| name | readme-guidelines |
| description | Review or write README content for open-source projects. Enforces progressive disclosure, jargon-free language, and single-concept code examples. Use when asked to "write README", "review README", "update README", or "check docs". |
| argument-hint | <file-or-section> |
| metadata | {"author":"Celesto Team","version":"1.0.0"} |
README Guidelines
Review or write README content following these principles. The goal is easy onboarding for both newcomers and advanced users.
Core Principles
1. Progressive disclosure of complexity
Structure content so readers can stop at any point and still have a working mental model. Each section should be usable on its own:
- Lead with the simplest outcome (one-liner, quickstart)
- Add detail in subsequent sections
- Advanced topics (integrations, internals, performance) come last
- Never require reading ahead to understand what's in front of you
2. One concept per code example
Each code block should demonstrate exactly one idea. If a snippet requires the reader to understand two or more new things simultaneously, split it.
Wrong — introduces sandbox creation AND environment variables at the same time:
with SmolVM(env={"API_KEY": "secret"}) as vm:
vm.run("curl $API_KEY")
Right — teaches sandbox creation first, env vars in a separate example:
with SmolVM() as vm:
vm.run("echo 'hello'")
3. Jargon-free language first, depth second
Explain every concept as if talking to a first-year CS student before using technical terms. Then go deeper if the reader needs it.
- Bad: "SSH host keys are accepted on first connection via TOFU"
- Good: "SmolVM automatically trusts new sandboxes on first connection to keep setup simple. (This is called trust-on-first-use, or TOFU — the same approach your browser uses for new websites.)"

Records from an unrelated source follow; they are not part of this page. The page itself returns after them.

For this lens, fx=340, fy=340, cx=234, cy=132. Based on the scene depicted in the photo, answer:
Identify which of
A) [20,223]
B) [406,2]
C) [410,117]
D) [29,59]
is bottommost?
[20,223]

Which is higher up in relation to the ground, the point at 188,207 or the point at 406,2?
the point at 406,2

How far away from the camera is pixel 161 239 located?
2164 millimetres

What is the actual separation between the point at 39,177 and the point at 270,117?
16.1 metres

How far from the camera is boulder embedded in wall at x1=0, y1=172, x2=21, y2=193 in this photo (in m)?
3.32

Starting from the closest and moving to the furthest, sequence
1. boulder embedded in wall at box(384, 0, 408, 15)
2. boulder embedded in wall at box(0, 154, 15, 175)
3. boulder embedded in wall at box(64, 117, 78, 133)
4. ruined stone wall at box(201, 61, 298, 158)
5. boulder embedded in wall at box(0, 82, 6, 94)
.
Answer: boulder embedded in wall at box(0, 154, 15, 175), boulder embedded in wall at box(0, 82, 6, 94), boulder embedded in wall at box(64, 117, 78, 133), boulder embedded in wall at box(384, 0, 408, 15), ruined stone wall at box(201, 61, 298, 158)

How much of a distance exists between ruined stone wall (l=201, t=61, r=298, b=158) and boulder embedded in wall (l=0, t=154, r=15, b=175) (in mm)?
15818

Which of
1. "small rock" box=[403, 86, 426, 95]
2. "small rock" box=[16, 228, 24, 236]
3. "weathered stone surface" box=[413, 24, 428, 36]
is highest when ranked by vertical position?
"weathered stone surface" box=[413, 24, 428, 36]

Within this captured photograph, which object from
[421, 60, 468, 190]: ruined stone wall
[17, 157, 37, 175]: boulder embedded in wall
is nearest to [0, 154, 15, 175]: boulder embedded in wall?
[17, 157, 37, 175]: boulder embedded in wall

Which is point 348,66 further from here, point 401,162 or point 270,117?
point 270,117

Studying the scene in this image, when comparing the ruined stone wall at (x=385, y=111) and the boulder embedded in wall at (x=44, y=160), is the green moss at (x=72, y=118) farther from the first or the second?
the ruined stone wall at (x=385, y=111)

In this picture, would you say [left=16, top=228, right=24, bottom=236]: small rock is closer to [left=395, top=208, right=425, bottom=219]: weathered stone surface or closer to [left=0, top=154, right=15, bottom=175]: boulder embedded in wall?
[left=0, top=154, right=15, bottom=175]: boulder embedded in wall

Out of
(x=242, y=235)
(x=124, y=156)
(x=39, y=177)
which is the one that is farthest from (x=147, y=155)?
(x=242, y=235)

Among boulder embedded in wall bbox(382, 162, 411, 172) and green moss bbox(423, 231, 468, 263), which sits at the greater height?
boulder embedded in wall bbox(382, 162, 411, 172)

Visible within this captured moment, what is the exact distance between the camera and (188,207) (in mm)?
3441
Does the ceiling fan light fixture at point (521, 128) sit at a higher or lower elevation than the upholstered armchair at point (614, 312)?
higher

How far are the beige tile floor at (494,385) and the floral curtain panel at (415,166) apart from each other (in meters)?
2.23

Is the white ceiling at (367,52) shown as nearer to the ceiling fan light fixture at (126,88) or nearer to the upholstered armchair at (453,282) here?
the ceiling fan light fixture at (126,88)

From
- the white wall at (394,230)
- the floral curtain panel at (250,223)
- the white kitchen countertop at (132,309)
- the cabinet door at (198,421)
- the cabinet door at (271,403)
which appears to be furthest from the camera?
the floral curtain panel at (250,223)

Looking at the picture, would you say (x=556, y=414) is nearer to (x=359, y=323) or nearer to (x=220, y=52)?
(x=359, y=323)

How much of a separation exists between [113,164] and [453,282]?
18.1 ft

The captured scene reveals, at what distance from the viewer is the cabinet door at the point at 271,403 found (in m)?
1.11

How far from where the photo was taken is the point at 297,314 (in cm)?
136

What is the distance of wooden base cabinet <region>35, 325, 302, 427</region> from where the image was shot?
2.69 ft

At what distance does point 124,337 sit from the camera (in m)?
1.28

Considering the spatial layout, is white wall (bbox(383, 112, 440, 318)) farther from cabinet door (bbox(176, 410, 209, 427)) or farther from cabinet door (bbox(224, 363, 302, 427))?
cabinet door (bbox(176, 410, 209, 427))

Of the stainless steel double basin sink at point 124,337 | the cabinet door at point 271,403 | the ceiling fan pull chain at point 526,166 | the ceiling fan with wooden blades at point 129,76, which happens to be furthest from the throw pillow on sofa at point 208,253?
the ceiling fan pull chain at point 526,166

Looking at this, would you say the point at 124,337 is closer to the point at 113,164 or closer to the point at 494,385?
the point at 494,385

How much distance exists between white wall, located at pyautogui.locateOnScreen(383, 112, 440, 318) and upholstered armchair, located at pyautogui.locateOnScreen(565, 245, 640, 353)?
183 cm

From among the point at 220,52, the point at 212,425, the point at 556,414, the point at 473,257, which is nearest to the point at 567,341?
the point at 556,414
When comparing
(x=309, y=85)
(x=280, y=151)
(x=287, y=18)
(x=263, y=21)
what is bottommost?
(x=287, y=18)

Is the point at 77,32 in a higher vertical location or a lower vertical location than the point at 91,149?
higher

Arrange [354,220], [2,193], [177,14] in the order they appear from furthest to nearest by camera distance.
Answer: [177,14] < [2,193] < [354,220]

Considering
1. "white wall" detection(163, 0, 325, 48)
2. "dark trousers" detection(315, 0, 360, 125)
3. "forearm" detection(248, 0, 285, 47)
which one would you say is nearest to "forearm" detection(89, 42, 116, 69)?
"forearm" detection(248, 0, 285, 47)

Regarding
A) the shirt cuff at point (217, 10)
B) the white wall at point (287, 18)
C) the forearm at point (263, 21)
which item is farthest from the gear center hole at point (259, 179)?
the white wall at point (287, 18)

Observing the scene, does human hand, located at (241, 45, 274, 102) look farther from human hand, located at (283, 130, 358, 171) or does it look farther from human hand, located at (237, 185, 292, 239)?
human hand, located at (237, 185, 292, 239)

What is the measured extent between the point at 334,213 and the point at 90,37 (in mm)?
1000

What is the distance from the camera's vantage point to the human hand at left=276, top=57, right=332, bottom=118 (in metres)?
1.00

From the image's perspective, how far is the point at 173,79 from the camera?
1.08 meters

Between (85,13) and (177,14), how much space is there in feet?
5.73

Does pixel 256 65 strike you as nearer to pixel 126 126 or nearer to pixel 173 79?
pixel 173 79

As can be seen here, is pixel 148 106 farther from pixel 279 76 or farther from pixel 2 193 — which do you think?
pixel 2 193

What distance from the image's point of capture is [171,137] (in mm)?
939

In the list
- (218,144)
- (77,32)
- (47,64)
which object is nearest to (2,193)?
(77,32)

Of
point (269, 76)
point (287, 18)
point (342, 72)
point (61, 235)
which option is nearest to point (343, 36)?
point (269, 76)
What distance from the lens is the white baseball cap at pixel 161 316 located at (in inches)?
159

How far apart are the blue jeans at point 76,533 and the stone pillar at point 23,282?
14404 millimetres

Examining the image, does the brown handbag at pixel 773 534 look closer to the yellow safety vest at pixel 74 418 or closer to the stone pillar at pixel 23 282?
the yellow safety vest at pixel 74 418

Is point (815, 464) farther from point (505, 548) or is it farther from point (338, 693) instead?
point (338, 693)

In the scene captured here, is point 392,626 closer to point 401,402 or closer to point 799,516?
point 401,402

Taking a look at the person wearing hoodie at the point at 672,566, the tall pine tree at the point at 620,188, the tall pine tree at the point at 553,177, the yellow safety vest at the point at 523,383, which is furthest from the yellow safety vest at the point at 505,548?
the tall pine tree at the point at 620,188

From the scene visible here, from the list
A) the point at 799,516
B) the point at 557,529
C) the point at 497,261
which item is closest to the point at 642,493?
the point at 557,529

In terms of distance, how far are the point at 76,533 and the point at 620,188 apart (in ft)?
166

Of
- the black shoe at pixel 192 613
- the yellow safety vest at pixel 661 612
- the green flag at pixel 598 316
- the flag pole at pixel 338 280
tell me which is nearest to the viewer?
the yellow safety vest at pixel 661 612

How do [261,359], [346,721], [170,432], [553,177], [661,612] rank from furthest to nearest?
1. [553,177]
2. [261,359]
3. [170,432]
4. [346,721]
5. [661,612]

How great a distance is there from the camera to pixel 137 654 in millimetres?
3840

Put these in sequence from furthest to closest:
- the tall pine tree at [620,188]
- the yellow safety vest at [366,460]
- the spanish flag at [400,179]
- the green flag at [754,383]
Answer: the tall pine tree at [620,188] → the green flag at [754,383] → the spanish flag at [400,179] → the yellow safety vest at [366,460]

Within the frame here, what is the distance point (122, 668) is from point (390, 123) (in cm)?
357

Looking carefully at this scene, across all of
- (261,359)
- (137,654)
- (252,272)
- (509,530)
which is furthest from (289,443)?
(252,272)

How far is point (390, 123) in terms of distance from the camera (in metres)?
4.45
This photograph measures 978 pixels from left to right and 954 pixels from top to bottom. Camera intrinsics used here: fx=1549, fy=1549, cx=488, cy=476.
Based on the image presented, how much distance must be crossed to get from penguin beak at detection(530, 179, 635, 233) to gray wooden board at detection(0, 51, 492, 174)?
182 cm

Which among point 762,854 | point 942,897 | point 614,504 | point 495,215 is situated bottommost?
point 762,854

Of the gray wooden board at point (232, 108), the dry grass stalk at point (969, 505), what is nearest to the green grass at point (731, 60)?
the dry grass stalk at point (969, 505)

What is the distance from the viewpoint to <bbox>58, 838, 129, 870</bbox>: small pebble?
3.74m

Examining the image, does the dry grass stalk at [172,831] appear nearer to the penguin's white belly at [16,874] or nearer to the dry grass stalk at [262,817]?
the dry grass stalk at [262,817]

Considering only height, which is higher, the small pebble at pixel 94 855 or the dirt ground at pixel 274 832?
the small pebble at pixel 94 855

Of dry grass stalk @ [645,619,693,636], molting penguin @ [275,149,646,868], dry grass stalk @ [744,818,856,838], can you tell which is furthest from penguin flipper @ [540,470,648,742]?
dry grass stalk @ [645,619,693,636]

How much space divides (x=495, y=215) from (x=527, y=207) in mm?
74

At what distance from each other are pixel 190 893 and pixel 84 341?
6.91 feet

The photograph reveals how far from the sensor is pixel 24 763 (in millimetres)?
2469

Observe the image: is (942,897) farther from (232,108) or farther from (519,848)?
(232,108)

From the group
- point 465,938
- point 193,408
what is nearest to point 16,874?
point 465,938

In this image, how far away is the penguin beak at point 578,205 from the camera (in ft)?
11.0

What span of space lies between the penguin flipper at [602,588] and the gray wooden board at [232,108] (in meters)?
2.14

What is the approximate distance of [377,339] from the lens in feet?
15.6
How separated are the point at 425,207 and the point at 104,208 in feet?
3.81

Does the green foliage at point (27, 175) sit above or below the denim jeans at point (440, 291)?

4. Introduce before you use
Never use a value, flag, or identifier in a code block without explaining where it comes from. If a command prints a session_id, show that command before any command that takes session_id as input.
Review Checklist
When reviewing a README, check each section against these rules:
Output Format
For each violation found, output:
Line <N>: [rule violated]
Current: <quote the problematic text>
Fix: <suggested rewrite>
Then provide a revised version of any section that has more than one violation.